Citi is upbeat on QCOM’s strength in R&D and product lineups:
Meanwhile, by virtue of its high R&D, profitable execution, and relatively complete product portfolio, we view Qualcomm as a natural share gainer in the chipset market for handsets. Indeed, this has been borne out by recent QCT (QCOM CDMA Technologies) growth. Consolidation amongst the fragmented peer group ought to further benefit QCT share as customers consolidate around proven product portfolios.
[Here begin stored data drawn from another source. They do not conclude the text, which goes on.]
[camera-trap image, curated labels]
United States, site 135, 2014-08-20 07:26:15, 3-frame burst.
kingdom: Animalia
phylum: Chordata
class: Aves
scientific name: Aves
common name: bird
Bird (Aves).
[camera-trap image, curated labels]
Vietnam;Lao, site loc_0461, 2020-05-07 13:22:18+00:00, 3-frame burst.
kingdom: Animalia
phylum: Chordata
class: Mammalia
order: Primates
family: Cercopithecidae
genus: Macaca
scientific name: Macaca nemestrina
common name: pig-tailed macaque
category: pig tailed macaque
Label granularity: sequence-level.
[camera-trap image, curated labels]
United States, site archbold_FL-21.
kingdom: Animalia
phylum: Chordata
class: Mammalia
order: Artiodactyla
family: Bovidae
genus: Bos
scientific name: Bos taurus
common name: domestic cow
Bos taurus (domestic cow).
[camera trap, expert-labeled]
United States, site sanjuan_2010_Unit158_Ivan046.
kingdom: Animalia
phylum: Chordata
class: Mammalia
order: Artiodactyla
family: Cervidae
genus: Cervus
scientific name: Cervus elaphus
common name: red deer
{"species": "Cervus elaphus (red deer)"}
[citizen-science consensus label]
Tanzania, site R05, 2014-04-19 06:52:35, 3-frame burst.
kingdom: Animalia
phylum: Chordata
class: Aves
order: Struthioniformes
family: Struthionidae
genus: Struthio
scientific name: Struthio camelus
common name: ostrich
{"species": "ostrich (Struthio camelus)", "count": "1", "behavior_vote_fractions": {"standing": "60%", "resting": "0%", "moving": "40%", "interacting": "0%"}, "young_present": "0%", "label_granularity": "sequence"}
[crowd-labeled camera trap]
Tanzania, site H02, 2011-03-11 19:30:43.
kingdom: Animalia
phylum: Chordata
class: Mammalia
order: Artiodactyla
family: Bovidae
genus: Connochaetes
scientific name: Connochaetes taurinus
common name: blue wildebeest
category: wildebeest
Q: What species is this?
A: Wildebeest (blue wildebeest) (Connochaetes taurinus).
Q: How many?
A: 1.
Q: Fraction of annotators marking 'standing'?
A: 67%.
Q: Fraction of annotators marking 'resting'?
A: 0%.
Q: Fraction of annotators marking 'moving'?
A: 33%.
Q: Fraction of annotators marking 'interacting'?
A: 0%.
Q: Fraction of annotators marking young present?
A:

Finally, Citi thinks that the market isn’t properly pricing in the real strength of the coming 3G explosion, which will drive ASPs (and QCOM royalties) through the roof:
We model above consensus revenues and proforma EPS (2009), primarily reflecting solid ASP trends and high share targets. Our target price implicitly values Qualcomm’s licensing business (QTL) at 23x 2009 EBIT (inline with comparables) and its chip business (QCT) at 19x 2009 EBIT (above comparables). The resulting 34% ETR substantiates our “Buy” rating.